# Challenge
Quote every line of the material beneath this one.

# Supplied information
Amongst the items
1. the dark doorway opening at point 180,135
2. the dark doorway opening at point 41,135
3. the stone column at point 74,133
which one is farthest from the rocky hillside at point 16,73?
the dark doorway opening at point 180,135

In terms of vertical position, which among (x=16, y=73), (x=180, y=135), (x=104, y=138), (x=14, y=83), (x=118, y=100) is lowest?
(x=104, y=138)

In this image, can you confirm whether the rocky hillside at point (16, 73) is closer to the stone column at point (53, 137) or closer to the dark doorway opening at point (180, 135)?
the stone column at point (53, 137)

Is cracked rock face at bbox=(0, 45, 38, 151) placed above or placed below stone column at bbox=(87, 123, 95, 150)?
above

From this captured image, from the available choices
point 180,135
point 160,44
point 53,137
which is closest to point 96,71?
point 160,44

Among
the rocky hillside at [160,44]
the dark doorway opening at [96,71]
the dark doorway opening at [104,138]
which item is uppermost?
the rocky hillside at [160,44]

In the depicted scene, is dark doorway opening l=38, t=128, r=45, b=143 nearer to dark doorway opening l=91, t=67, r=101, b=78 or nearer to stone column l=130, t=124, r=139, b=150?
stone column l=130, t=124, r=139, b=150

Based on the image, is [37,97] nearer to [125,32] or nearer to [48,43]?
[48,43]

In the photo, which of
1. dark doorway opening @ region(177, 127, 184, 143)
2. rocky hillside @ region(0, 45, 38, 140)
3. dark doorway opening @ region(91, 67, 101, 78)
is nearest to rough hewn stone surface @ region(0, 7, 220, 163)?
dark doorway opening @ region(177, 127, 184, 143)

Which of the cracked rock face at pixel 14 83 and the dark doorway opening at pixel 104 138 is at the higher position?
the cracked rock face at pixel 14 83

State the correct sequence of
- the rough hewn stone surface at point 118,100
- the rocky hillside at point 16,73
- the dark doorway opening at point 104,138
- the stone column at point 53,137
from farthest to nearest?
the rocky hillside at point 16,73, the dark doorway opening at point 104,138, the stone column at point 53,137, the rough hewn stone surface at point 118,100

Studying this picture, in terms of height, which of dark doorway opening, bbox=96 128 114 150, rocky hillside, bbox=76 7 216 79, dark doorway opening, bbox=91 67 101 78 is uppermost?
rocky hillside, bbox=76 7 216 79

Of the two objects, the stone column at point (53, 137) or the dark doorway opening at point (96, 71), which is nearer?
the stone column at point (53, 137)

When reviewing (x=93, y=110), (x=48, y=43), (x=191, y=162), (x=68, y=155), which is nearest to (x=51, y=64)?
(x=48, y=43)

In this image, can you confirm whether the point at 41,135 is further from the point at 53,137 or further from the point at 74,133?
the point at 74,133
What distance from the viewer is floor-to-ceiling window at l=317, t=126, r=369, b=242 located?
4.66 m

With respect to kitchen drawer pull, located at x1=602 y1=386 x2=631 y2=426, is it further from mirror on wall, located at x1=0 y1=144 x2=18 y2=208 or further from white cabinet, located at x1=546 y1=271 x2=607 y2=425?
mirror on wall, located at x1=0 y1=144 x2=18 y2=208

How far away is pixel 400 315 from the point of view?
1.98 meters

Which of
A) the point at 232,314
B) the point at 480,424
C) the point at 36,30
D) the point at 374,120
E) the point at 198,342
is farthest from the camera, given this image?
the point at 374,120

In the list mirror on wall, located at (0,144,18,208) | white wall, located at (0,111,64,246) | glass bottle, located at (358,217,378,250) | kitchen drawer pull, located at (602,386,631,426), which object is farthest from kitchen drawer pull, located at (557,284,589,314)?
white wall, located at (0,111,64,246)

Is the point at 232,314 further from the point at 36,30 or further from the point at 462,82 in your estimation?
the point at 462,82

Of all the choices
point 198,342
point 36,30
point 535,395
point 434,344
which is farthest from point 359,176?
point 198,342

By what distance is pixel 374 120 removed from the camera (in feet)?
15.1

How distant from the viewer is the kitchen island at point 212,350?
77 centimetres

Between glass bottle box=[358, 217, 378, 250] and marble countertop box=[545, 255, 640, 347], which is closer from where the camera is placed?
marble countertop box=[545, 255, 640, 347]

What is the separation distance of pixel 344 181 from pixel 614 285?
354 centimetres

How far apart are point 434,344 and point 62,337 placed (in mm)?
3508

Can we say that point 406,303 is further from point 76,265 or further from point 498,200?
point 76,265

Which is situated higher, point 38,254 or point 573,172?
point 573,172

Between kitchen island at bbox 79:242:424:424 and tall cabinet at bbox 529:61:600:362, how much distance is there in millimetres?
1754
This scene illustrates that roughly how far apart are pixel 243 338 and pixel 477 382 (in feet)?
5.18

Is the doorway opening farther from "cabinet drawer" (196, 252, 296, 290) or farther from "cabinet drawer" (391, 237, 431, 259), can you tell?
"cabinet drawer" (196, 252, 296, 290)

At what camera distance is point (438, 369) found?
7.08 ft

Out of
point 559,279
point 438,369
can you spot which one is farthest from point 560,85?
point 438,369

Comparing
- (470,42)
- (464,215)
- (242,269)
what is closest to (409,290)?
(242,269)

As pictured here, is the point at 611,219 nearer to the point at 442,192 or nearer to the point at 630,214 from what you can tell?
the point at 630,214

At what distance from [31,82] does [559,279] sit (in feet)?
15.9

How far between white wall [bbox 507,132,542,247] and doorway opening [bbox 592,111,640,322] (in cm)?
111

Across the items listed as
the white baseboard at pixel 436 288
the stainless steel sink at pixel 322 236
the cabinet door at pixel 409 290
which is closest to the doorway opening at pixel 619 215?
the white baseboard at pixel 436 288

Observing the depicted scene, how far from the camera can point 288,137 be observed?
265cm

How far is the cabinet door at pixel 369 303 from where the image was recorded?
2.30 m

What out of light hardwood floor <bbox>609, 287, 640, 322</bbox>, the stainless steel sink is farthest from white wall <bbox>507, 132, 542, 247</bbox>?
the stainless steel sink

# Exercise output
Amongst the items
1. the dark doorway opening at point 180,135
2. the dark doorway opening at point 41,135
3. the stone column at point 74,133
which one is farthest from the rocky hillside at point 16,73?
the dark doorway opening at point 180,135

In terms of vertical position, which among (x=16, y=73), (x=180, y=135), (x=104, y=138), (x=14, y=83), (x=118, y=100) is lowest?
(x=104, y=138)

In this image, can you confirm whether the rocky hillside at point (16, 73) is closer to the stone column at point (53, 137) or closer to the dark doorway opening at point (180, 135)?
the stone column at point (53, 137)

Is cracked rock face at bbox=(0, 45, 38, 151) placed above or placed below stone column at bbox=(87, 123, 95, 150)?
above

From this captured image, from the available choices
point 180,135
point 160,44
point 53,137
which is closest to point 96,71?
point 160,44

Among
the rocky hillside at [160,44]
the dark doorway opening at [96,71]
the dark doorway opening at [104,138]
which item is uppermost?
the rocky hillside at [160,44]

In the depicted scene, is dark doorway opening l=38, t=128, r=45, b=143 nearer to dark doorway opening l=91, t=67, r=101, b=78 or nearer to stone column l=130, t=124, r=139, b=150?
stone column l=130, t=124, r=139, b=150

Based on the image, is [37,97] nearer to [125,32] or nearer to [48,43]?
[48,43]

In the photo, which of
1. dark doorway opening @ region(177, 127, 184, 143)
2. rocky hillside @ region(0, 45, 38, 140)
3. dark doorway opening @ region(91, 67, 101, 78)
is nearest to rough hewn stone surface @ region(0, 7, 220, 163)?
dark doorway opening @ region(177, 127, 184, 143)

Which of the cracked rock face at pixel 14 83 and the dark doorway opening at pixel 104 138 is at the higher position?
the cracked rock face at pixel 14 83

State the correct sequence of
- the rough hewn stone surface at point 118,100
- the rocky hillside at point 16,73
- the dark doorway opening at point 104,138
- the stone column at point 53,137
from farthest to nearest?
the rocky hillside at point 16,73, the dark doorway opening at point 104,138, the stone column at point 53,137, the rough hewn stone surface at point 118,100

Studying this picture, in terms of height, which of dark doorway opening, bbox=96 128 114 150, rocky hillside, bbox=76 7 216 79, dark doorway opening, bbox=91 67 101 78 is uppermost?
rocky hillside, bbox=76 7 216 79

Of the two objects, the stone column at point (53, 137) or the dark doorway opening at point (96, 71), which is nearer?
the stone column at point (53, 137)

When reviewing (x=93, y=110), (x=48, y=43), (x=191, y=162), (x=68, y=155), which is nearest to (x=51, y=64)?
(x=48, y=43)

In this image, can you confirm whether the point at 41,135 is further from the point at 53,137 or further from the point at 74,133?
the point at 74,133
What distance from the viewer is floor-to-ceiling window at l=317, t=126, r=369, b=242 located?
4.66 m

With respect to kitchen drawer pull, located at x1=602 y1=386 x2=631 y2=426, is it further from mirror on wall, located at x1=0 y1=144 x2=18 y2=208 or further from white cabinet, located at x1=546 y1=271 x2=607 y2=425?
mirror on wall, located at x1=0 y1=144 x2=18 y2=208

How far away is pixel 400 315 from the point of view?
1.98 meters

Which of
A) the point at 232,314
B) the point at 480,424
C) the point at 36,30
D) the point at 374,120
E) the point at 198,342
is farthest from the camera, given this image?
the point at 374,120

In the list mirror on wall, located at (0,144,18,208) | white wall, located at (0,111,64,246) | glass bottle, located at (358,217,378,250) | kitchen drawer pull, located at (602,386,631,426), which object is farthest from kitchen drawer pull, located at (557,284,589,314)?
white wall, located at (0,111,64,246)

Is the point at 232,314 further from the point at 36,30 or further from the point at 462,82 in your estimation?
the point at 462,82

Of all the choices
point 198,342
point 36,30
point 535,395
point 434,344
which is farthest from point 359,176?
point 198,342

By what distance is pixel 374 120 removed from the camera (in feet)?
15.1

How distant from the viewer is the kitchen island at point 212,350?
77 centimetres

Between glass bottle box=[358, 217, 378, 250] and marble countertop box=[545, 255, 640, 347], which is closer from where the camera is placed?
marble countertop box=[545, 255, 640, 347]

What is the separation distance of pixel 344 181 from pixel 614 285?
354 centimetres

How far apart are point 434,344 and point 62,337 placed (in mm)?
3508

Can we say that point 406,303 is further from point 76,265 or further from point 498,200?
point 76,265

Which is situated higher, point 38,254 or point 573,172?
point 573,172

Between kitchen island at bbox 79:242:424:424 and tall cabinet at bbox 529:61:600:362, how much distance is there in millimetres?
1754
This scene illustrates that roughly how far apart are pixel 243 338 and pixel 477 382 (in feet)?
5.18

Is the doorway opening farther from "cabinet drawer" (196, 252, 296, 290) or farther from "cabinet drawer" (391, 237, 431, 259), can you tell?
"cabinet drawer" (196, 252, 296, 290)

At what camera distance is point (438, 369) found?
7.08 ft

Out of
point 559,279
point 438,369
can you spot which one is farthest from point 560,85?
point 438,369

Comparing
- (470,42)
- (464,215)
- (242,269)
what is closest to (409,290)?
(242,269)

As pictured here, is the point at 611,219 nearer to the point at 442,192 or nearer to the point at 630,214 from what you can tell?
the point at 630,214

At what distance from [31,82] does [559,279] sit (in feet)?
15.9

How far between white wall [bbox 507,132,542,247] and doorway opening [bbox 592,111,640,322] (in cm)?
111

Across the items listed as
the white baseboard at pixel 436 288
the stainless steel sink at pixel 322 236
the cabinet door at pixel 409 290
which is closest to the doorway opening at pixel 619 215?
the white baseboard at pixel 436 288

Observing the depicted scene, how far from the camera can point 288,137 be observed?
265cm

How far is the cabinet door at pixel 369 303 from where the image was recorded?
2.30 m

What out of light hardwood floor <bbox>609, 287, 640, 322</bbox>, the stainless steel sink is farthest from white wall <bbox>507, 132, 542, 247</bbox>?
the stainless steel sink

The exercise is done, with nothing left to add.